Stated task: Continue the interview excerpt on monetary policy and economic forecasting that appears below, starting after its final sentence.

Document extract:

The other main advantage is that, because the responsibility is delegated but a quantitative objective is given or adopted, the whole process is much more accountable and much more transparent than it was when the minister of finance did it. Ministers never specified what they were trying to do and so it was impossible to hold them accountable. It was never clear exactly why they did what they did. The whole process has become much more democratically accountable, even though an unelected body takes the decision.

I really do not see many disadvantages. It does rely on forecasts and forecasts are very uncertain. But this is better than waiting for problems to come and hit you.

The unreliability of forecasting is basically a technical problem. Will advances in economics and econometrics solve this?

Perhaps. The problem is that the economy is always evolving and people are always learning and changing their own behaviour. Nothing remains fixed in the system. You are always chasing a moving target.

Forecasts are also subject to various biases. To take an example, the relationship between interest rates and the exchange rate might be in the process of change over the last few years. International capital flows used to be driven mainly by money market differentials. Increasingly, it now looks as if they are now driven by equity market differentials (either portfolio or FDI). In the past, an interest rate increase would raise the return on the money markets, so you could expect it to bring in capital flows and raise the exchange rate. If the relationship of capital flows is more equity based, an increase in interest rates could actually lower the equity market, deter capital flows and thereby lower the exchange rate. The relationship between interest rates and the exchange rate is now more uncertain than it has been in the last 25 years.

Stored data:
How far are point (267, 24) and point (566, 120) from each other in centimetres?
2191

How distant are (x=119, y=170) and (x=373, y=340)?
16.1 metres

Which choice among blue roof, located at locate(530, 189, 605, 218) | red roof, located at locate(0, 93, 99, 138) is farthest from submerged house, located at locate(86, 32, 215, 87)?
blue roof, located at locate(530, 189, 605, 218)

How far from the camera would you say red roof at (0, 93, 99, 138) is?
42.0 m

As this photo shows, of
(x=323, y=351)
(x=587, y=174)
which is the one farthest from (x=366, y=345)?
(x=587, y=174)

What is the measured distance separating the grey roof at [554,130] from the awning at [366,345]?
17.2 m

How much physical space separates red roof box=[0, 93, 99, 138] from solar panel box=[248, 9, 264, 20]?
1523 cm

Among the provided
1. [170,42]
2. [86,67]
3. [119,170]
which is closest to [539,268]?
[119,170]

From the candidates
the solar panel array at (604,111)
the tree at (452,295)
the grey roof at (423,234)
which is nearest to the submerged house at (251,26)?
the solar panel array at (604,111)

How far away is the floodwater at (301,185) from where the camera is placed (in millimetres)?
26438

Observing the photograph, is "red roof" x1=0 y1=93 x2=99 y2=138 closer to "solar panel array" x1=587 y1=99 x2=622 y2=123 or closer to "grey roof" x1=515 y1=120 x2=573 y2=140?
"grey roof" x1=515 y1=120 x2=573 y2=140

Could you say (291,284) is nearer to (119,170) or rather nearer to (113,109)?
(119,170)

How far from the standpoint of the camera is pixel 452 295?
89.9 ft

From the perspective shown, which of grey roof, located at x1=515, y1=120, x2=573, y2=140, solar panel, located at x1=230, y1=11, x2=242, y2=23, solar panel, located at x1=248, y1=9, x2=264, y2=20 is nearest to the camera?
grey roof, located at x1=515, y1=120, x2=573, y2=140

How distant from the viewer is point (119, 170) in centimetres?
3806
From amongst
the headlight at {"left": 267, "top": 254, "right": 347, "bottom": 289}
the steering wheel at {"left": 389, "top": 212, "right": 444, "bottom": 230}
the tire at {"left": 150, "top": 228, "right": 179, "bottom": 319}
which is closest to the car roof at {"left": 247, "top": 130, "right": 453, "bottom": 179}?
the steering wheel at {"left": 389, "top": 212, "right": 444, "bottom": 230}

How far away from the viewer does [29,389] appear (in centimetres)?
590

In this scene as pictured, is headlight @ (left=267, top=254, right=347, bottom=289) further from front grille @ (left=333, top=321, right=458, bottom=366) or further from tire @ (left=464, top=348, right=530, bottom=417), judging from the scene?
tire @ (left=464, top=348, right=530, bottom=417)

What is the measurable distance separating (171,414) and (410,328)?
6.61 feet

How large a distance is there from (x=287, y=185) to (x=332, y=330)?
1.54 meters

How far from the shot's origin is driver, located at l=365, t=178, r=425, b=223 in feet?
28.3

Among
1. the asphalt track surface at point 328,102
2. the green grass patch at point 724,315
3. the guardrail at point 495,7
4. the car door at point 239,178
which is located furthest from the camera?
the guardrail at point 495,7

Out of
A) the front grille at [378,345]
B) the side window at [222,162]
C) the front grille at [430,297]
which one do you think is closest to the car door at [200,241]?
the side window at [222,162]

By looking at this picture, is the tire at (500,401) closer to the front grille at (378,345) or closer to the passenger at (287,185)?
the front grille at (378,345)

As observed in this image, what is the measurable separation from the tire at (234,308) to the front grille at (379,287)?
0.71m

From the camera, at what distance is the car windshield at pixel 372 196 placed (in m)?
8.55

==

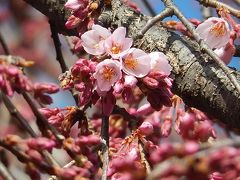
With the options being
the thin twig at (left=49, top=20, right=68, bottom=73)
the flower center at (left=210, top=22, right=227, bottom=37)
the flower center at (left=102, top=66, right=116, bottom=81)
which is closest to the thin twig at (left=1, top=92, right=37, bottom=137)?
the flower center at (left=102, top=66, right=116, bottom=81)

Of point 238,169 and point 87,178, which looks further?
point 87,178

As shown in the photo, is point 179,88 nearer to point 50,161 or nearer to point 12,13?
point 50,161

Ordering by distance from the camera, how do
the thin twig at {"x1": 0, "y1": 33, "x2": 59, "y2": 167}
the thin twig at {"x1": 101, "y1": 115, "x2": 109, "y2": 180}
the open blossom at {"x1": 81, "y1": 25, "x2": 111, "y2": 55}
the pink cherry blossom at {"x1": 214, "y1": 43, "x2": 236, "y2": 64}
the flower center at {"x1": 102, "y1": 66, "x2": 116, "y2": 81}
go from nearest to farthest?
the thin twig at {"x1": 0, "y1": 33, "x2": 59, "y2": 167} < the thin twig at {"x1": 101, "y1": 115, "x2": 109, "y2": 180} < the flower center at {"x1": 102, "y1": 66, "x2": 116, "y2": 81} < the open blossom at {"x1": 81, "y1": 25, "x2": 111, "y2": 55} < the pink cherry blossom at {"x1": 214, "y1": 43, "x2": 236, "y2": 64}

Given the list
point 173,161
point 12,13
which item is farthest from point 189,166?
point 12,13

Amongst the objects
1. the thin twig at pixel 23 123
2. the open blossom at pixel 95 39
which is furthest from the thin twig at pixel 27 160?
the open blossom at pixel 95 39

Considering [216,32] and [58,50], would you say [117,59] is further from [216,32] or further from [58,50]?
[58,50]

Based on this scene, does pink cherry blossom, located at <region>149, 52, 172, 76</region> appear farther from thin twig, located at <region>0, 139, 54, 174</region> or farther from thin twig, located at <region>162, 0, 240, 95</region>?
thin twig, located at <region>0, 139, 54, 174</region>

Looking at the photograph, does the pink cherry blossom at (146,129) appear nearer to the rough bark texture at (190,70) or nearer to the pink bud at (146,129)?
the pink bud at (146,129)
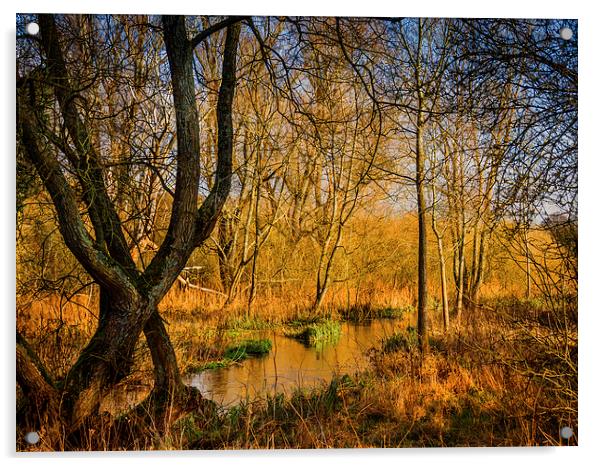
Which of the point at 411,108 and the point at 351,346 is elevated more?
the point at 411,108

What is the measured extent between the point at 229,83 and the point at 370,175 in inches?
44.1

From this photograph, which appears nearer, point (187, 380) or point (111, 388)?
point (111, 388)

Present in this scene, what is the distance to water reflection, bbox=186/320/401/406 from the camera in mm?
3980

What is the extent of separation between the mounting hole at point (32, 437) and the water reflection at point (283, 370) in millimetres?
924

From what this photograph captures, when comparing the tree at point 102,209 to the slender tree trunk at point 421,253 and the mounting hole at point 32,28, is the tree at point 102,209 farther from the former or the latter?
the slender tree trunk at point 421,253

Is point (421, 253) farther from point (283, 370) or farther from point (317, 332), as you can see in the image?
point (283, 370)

* * *

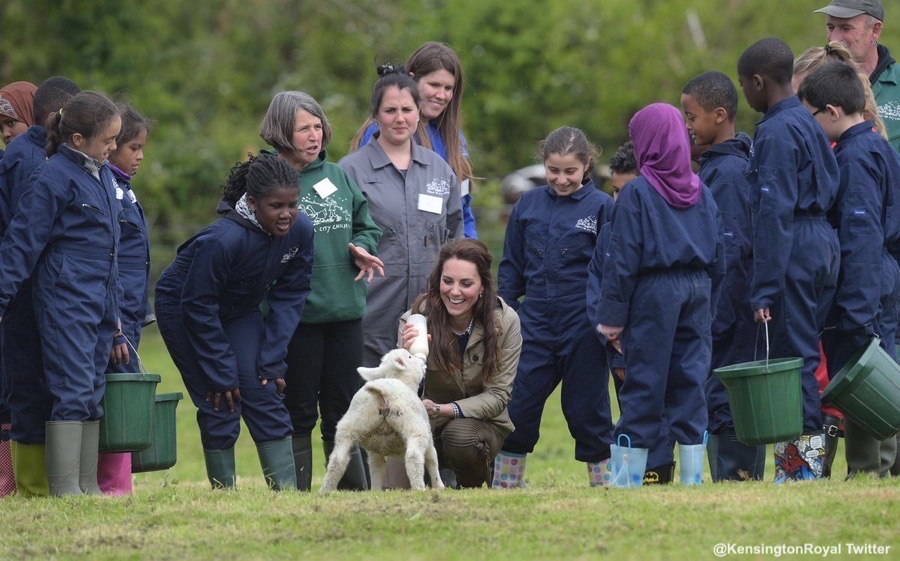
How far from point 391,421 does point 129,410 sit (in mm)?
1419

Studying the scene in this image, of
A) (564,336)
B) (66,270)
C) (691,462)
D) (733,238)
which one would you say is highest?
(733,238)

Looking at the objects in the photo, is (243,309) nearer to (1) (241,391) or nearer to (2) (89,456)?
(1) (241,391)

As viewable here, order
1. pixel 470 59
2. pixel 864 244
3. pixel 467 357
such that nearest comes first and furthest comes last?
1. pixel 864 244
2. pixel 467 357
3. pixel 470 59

Response to the task:
Nothing lasts forever. How long do you give this approach - five years or ten?

The idea that the monetary authority aims primarily at a nominal objective (price level or inflation target) will remain for the foreseeable future - i.e. 10 years or more. Where I see more difficulty is in our analysis of the transmission mechanism. In particular the forecast and the analytical approach tends to concentrate quite largely on the output gap - the relationship between current output and the sustainable level of output. Our ability to estimate the output gap has become increasingly bad. We don't know where it is exactly, and that whole approach has been subject to considerable pressure. What is the underlying growth in productivity in the US or the UK at the moment? What are the output gaps? If you don't know the output gap you are in some trouble. Central banks are trying to base their inflation forecasts on a variable that is very much a "will o' the wisp".

However, even if you cannot measure the output gap that accurately, under this new approach is it still possible that the monetary authority can make a huge policy mistake?

It is not clear. For example, it is now argued by a very good economist at the Federal Reserve Board called Orphanides that actually the Fed was following a Taylor reaction function in the period 1973-74, and the problem was that it did not appreciate that the rate of growth of productivity had declined really dramatically throughout the western world in the early 1970s. Consequently it thought that the US economy was operating way below its sustainable rate of output in 1973-74, and it expanded the money supply on a completely mistaken view of what the output gap was. Now when we look back knowing what the productivity trends were, we can see that it made a mistake. But at the time it was not clear that it was making a mistake at all. And if we do get major shifts in productivity - major shifts on the supply side - it is perfectly possible for any central bank to make quite a large error.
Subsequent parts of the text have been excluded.